(Excerpts from a spatial dataset)

------------------------------

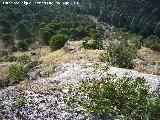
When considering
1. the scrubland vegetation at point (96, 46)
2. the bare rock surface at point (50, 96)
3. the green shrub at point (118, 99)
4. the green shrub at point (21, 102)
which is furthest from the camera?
the green shrub at point (21, 102)

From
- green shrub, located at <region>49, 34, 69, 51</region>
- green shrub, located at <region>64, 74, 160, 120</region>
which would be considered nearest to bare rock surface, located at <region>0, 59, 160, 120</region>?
green shrub, located at <region>64, 74, 160, 120</region>

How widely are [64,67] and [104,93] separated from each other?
1257cm

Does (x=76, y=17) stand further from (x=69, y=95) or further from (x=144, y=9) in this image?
(x=69, y=95)

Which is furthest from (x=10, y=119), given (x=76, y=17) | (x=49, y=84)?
(x=76, y=17)

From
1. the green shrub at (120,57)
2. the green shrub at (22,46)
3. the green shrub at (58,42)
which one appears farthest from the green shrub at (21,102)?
the green shrub at (22,46)

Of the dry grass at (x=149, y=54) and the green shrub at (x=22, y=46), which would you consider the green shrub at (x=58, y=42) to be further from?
the green shrub at (x=22, y=46)

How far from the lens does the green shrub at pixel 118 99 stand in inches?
957

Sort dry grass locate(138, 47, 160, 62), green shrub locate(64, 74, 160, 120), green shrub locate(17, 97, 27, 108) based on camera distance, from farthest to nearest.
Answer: dry grass locate(138, 47, 160, 62) → green shrub locate(17, 97, 27, 108) → green shrub locate(64, 74, 160, 120)

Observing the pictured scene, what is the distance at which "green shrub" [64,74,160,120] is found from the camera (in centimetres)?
2431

------------------------------

[WHAT YOU HAVE TO DO]: Print each record exactly as it stands, leaving the images out.

[EXERCISE SOLUTION]:
When considering
1. the scrubland vegetation at point (96, 46)
2. the bare rock surface at point (50, 96)
3. the green shrub at point (118, 99)
4. the green shrub at point (21, 102)
which is furthest from the camera?
the green shrub at point (21, 102)

From
- green shrub, located at <region>49, 34, 69, 51</region>
- green shrub, located at <region>64, 74, 160, 120</region>
which would be considered nearest to bare rock surface, located at <region>0, 59, 160, 120</region>?
green shrub, located at <region>64, 74, 160, 120</region>

How widely are [64,67] and [104,93] separated from each other?
1257cm

Does (x=76, y=17) stand further from (x=69, y=95) or further from (x=144, y=9) in this image?
(x=69, y=95)

Which is furthest from (x=10, y=119), given (x=76, y=17) | (x=49, y=84)?
(x=76, y=17)

From
1. the green shrub at (120,57)
2. the green shrub at (22,46)
3. the green shrub at (58,42)
which one appears farthest from the green shrub at (21,102)?
the green shrub at (22,46)

Of the dry grass at (x=149, y=54) and the green shrub at (x=22, y=46), which would you consider the green shrub at (x=58, y=42) to be further from?
the green shrub at (x=22, y=46)

How far from the lens does the green shrub at pixel 118 99 stand in inches?
957

Sort dry grass locate(138, 47, 160, 62), green shrub locate(64, 74, 160, 120), green shrub locate(17, 97, 27, 108) based on camera distance, from farthest to nearest.
Answer: dry grass locate(138, 47, 160, 62) → green shrub locate(17, 97, 27, 108) → green shrub locate(64, 74, 160, 120)

Observing the pictured scene, what is the distance at which "green shrub" [64,74,160,120] is found from the camera (in centimetres)?
2431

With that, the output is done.